Here’s What Went Into Effect in Iowa Yesterday — and Everything You Need to Know About Why Josh Turek Fought Against It
Luke Martz
Iowa Field Report
July 2, 2026

Yesterday, a batch of new Iowa laws officially took effect. Mandatory bail for violent felons. Conscience protections for doctors. Merit-based hiring. Religious protections for foster parents. Faster paths to adoption. Legal shields for farmers.

Read that list again. Sound like common sense to you?

It didn’t to Josh Turek. He voted against every single one.

Turek is a radical Democrat in a moderate’s windbreaker, and you don’t need his campaign’s talking points to see it — you just need the House Journal. Here’s what he voted against, now the law of the land:

  • SF 2399 (Mandatory Bail for Violent Felonies): Sets strict minimum cash bonds so dangerous repeat offenders can’t walk right back out onto the street. Turek voted no. If you think violent repeat offenders shouldn’t get an easy bond, congratulations — you disagree with Josh Turek.
  • HF 571 (Medical Ethics Defense Act): Lets doctors and nurses decline to participate in procedures that violate their conscience. Turek voted no, siding against the medical providers he claims to champion.
  • HF 2711 (Merit-Based State Programs): Replaces DEI mandates and affirmative action quotas in state government and public universities with hiring based on qualifications. Turek opposed it. If you think jobs should go to the most qualified person, that’s apparently not “prairie populism.”
  • SF 473 (Protecting Religious Caregivers): Bars the state from forcing foster and adoptive parents to affirm views on gender identity that conflict with their religious beliefs. Turek voted no — fine with shrinking the pool of loving homes for Iowa’s foster kids over a culture-war litmus test.
  • SF 2096 (Cutting Foster Care Red Tape): Lets qualified professionals — nurses, social workers — clear a faster path to becoming foster parents. Turek opposed it. Kids wait longer, bureaucracy wins.
  • HF 2527 (Shielding Iowa Agriculture): Protects farmers from being sued into oblivion over greenhouse gas emissions. Turek voted no. Nothing says “I get rural Iowa” like leaving its farmers exposed to climate litigation.

Six laws. Six commonsense reforms most Iowans would nod along to without a second thought. Six no votes from the man asking to represent them in the U.S. Senate.

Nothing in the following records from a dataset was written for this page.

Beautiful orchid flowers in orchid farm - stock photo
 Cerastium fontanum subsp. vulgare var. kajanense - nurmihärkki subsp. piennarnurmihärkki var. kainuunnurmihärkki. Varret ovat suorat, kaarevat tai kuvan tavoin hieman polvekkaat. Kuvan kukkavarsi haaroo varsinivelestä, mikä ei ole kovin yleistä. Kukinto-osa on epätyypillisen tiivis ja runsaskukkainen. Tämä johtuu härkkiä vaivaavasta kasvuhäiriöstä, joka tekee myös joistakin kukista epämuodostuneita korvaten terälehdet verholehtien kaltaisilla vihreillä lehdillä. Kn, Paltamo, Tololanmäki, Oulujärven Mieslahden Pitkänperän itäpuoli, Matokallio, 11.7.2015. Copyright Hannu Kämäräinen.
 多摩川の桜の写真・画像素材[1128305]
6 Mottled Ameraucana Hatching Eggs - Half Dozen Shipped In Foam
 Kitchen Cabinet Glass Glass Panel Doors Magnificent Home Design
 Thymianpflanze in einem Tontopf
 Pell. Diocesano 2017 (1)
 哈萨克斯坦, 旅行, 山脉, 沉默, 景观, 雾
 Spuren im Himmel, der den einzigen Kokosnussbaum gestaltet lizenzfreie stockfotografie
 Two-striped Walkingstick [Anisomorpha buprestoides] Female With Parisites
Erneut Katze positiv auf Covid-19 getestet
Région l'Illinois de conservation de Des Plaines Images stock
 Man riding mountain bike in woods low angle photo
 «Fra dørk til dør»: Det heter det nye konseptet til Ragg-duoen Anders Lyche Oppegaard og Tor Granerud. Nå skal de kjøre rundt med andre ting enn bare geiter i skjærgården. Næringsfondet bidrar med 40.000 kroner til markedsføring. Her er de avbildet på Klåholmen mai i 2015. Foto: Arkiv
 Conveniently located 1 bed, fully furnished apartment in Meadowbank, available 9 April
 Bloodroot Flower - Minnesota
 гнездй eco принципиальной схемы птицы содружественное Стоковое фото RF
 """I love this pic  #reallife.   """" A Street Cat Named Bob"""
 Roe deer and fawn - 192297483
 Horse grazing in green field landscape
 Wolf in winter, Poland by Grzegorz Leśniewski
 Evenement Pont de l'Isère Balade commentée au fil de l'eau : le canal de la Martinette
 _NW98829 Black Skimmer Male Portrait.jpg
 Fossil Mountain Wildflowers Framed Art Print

What makes this pattern worth paying attention to isn’t any single vote — it’s the shape of all six together. This isn’t a legislator occasionally breaking with his party on a tough call. It’s a straight-line record: public safety, medical conscience rights, merit over mandates, religious liberty, foster care access, farm liability — Turek landed on the same side of all of them, and it’s the side his national donors wanted him on, not the side of the district that’s re-elected him by single digits.

That’s the tension Turek’s campaign has to paper over between now and November. He’s selling Iowans on “prairie populist.” His voting record is selling something else entirely — and unlike a stump speech, a floor vote doesn’t come with spin.